Despite the tough rhetoric, Iran would be reluctant to reject a dialogue with the United States, according to Giandomenico Picco, who, as a representative of the United Nations, helped to negotiate the ceasefire that ended the Iran-Iraq War, in 1988. “If you engage a superpower, you feel you are a superpower,” Picco told me. “And now the haggling in the Persian bazaar begins. We are negotiating over a carpet” -- the suspected weapons program -- “that we’re not sure exists, and that we don’t want to exist. And if at the end there never was a carpet it’ll be the negotiation of the century.”

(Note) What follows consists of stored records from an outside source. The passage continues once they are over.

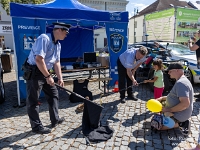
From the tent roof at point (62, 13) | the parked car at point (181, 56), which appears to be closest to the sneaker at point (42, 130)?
the tent roof at point (62, 13)

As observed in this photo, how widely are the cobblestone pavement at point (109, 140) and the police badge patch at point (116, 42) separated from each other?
2.14 m

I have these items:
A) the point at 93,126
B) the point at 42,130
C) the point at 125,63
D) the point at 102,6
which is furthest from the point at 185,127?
the point at 102,6

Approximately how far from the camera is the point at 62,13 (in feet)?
16.1

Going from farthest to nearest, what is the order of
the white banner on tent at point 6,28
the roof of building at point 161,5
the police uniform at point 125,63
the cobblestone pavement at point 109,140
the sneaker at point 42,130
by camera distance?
the roof of building at point 161,5
the white banner on tent at point 6,28
the police uniform at point 125,63
the sneaker at point 42,130
the cobblestone pavement at point 109,140

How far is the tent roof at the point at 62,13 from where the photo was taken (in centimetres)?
449

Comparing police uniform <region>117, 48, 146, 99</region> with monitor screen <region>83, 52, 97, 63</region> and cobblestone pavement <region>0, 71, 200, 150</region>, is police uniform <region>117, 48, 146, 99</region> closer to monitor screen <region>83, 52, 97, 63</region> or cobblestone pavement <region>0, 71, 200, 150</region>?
cobblestone pavement <region>0, 71, 200, 150</region>

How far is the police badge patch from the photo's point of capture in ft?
19.7

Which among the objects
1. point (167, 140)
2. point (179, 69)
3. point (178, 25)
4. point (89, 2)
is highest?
point (89, 2)

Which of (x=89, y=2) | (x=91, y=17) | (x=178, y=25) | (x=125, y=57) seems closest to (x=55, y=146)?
→ (x=125, y=57)

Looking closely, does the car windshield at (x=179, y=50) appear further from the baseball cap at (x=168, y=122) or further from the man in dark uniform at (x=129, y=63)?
the baseball cap at (x=168, y=122)

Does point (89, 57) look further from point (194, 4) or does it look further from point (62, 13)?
point (194, 4)

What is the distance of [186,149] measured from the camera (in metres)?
2.67

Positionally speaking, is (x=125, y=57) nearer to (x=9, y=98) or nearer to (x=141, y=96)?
(x=141, y=96)

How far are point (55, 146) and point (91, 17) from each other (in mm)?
3752
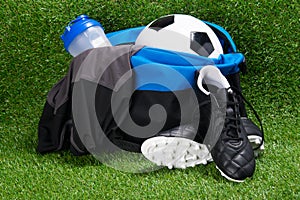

If the talks do break down, and the Administration decides on military action, the generals will, of course, follow their orders; the American military remains loyal to the concept of civilian control. But some officers have been pushing for what they call the “middle way,” which the Pentagon consultant described as “a mix of options that require a number of Special Forces teams and air cover to protect them to send into Iran to grab the evidence so the world will know what Iran is doing.” He added that, unlike Rumsfeld, he and others who support this approach were under no illusion that it could bring about regime change. The goal, he said, was to resolve the Iranian nuclear crisis.

Mohamed ElBaradei, the director general of the I.A.E.A., said in a speech this spring that his agency believed there was still time for diplomacy to achieve that goal. “We should have learned some lessons from Iraq,” ElBaradei, who won the Nobel Peace Prize last year, said. “We should have learned that we should be very careful about assessing our intelligence. . . . We should have learned that we should try to exhaust every possible diplomatic means to solve the problem before thinking of any other enforcement measures.”

He went on, “When you push a country into a corner, you are always giving the driver’s seat to the hard-liners. . . . If Iran were to move out of the nonproliferation regime altogether, if Iran were to develop a nuclear weapon program, we clearly will have a much, much more serious problem.”